Monday, October 13, 2008

Are you coming or going? I don't know, both.

So I collected my thoughts and my blessings, folded up my ambitions and aspirations like shirts and pressed them all into the geometric confines of a rectangular suitcase. Gripped the handle and pulled it down the hallway, down the stairs, found a place in the trunk for my zippered box of everything.

And as I sat in the terminal with my ticket and my eye on the clock, counting departures and arrivals; As I sat there, watching strangers collide with their loved ones, I realized that maybe it’s not so much about me.

That maybe it’s not so much about what I could do if I had more time or more words. Maybe it’s not about thinking or breathing, even. Maybe it’s bigger than that. Maybe it’s more about being a vessel. Maybe it’s about projecting more than myself, stepping outside this egocentric mold we’ve all grown into. Maybe it’s about appreciating the universal nature of the things I see around me.

And when I see two people embrace from across a crowded room, I’m not smiling because I can relate that to myself, I’m smiling because I can relate that to all of us.

So thirty thousand feet above the east coast, I collected myself and everyone else, smoothed out all the rough edges and found a place for everything.

14-15-18-20-8-5-18-14 12-9-7-8-20-19.

Thursday, October 9, 2008

Four Letters and a Purpose

In every fractured moment, cross-sectioned and classified into separate components and factors, I can see the webbing that strings it together. And in every ray of light, sent from the sun and refracted through atmosphere, I can feel the warmth of our connection. And I feel it from the confines of my bed, see it in the vapor that blurs the bathroom mirror, and know it when I hear the latch click and the tumblers trip behind me on my way out into a day that is supposed to be spring.
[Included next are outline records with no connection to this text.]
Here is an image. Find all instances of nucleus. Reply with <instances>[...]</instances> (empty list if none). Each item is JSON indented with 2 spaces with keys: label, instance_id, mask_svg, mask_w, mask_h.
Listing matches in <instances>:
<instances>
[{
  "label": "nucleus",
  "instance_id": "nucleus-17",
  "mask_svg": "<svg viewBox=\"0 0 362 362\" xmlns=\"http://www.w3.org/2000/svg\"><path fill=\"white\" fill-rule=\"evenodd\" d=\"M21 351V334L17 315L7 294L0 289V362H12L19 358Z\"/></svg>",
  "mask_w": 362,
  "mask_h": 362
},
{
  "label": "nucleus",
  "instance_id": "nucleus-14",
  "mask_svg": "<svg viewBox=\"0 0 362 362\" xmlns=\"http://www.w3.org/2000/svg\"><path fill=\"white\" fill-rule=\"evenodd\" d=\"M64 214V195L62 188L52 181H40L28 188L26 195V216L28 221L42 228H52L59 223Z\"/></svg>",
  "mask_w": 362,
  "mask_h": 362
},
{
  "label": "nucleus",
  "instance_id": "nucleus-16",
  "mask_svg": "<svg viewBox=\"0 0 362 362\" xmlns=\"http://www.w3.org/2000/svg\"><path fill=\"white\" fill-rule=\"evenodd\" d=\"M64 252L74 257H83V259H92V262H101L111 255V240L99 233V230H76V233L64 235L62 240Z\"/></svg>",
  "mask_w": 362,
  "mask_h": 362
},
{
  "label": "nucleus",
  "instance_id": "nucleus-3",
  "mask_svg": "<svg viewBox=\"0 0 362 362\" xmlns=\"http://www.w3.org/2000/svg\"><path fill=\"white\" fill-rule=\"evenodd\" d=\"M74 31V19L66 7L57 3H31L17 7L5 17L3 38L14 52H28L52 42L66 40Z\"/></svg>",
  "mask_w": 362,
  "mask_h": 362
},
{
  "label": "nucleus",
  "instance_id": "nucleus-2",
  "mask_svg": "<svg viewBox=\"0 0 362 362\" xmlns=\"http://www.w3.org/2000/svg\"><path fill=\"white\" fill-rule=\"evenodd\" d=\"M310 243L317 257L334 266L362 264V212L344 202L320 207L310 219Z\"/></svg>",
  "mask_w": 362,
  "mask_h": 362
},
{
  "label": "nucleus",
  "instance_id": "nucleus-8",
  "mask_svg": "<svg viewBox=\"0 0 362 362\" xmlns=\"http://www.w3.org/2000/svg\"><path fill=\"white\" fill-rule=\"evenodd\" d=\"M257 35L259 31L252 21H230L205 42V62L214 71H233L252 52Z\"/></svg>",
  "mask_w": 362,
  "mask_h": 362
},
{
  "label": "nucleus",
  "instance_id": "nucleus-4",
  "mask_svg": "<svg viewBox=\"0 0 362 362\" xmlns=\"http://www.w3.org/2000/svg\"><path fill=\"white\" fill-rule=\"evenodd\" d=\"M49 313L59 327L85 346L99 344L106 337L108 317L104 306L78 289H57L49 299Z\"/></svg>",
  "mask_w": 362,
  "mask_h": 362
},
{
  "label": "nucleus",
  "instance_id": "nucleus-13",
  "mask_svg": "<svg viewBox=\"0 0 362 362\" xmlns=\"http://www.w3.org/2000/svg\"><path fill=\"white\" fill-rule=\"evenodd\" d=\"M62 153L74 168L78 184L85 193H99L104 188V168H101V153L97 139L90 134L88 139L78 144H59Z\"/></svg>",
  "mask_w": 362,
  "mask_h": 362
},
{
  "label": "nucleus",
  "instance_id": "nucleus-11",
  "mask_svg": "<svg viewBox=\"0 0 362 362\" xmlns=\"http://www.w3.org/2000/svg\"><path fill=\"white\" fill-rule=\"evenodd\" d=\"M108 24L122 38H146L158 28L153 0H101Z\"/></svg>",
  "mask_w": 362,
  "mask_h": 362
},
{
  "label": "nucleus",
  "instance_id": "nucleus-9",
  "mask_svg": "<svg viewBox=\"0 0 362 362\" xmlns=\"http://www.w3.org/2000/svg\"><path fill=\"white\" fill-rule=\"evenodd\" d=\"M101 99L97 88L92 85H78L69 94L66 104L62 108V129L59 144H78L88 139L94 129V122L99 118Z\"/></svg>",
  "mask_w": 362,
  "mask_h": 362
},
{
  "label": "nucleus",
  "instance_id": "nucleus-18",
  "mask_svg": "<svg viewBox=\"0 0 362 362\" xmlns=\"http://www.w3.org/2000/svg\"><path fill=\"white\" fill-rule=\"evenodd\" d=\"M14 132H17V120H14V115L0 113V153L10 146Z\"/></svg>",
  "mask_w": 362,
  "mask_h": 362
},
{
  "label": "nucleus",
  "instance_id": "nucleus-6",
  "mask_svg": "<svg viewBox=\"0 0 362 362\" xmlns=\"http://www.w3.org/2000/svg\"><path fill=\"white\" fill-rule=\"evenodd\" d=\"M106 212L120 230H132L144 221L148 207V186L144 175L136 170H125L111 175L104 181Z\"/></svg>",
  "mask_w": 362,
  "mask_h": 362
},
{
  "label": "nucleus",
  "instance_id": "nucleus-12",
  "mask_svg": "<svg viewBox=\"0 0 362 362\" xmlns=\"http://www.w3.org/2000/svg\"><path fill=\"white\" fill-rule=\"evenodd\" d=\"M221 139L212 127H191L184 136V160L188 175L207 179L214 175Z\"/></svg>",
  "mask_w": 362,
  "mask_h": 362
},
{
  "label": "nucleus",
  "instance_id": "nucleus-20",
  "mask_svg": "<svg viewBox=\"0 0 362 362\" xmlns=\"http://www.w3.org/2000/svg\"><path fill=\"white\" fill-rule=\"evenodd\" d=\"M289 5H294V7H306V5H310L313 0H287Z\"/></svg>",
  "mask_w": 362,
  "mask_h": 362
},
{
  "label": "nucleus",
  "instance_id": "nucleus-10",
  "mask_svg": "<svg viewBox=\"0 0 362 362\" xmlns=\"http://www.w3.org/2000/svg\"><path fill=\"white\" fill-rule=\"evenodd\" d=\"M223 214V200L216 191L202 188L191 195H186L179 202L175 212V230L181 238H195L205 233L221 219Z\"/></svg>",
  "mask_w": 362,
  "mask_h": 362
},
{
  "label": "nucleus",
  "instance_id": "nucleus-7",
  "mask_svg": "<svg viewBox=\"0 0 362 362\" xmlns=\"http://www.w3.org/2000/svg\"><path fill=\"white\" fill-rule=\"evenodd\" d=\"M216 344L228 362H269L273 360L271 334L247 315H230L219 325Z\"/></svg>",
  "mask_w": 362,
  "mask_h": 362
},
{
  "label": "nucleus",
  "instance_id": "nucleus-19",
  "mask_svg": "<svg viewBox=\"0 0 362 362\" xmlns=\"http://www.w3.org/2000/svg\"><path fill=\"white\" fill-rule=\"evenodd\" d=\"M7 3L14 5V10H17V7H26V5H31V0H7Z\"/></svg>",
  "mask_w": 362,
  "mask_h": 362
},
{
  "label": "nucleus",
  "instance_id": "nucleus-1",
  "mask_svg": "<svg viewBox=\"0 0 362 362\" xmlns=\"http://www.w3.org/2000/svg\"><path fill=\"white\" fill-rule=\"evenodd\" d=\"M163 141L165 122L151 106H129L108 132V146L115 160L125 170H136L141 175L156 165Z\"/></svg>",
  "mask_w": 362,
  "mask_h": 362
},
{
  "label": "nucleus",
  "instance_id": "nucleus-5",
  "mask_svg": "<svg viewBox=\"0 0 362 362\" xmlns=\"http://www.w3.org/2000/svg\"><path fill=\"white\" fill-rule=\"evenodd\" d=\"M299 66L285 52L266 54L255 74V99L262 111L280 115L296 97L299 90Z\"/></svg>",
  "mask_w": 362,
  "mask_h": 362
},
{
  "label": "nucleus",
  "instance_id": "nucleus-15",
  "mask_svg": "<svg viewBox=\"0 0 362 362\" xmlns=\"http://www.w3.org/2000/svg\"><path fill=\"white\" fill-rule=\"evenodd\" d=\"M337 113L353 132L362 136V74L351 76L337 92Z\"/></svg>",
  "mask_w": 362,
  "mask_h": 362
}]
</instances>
Because back then every number had a curve and divided evenly between the two of us. Because back then we spoke in lyrics one of us had written, and we didn’t have much else to say. We spent most of the summer on the interstate, plotting a course from one concert to the next – harmonizing the hell out of each and every syllable and talking about how neither of us cared that the smoke might ruin the upholstery.
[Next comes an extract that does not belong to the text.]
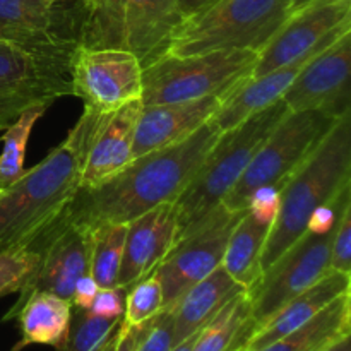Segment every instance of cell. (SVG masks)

And now, in another even year, I am further from either of you than I thought I would ever be. Here in the ohs and eights, I am closer to what I wanted, further from what I knew, and more excited and more scared than I could’ve ever hoped to be.

It’s funny what two years will do to the sparks of friendship and the promises you make within it. And it’s funny what a month can do to your heart. So we’re scratching at the surface of most of it now, dealing with what we’ve got and what we had and why it maybe just makes sense. She’s fading and you’re coming in clearer every day. And even though I lose both of you to different area codes, that gap doesn’t seem so far. Even on a drizzly Friday.

It’s funny what I’ve become, yeah. I guess she was right. The even years are always better.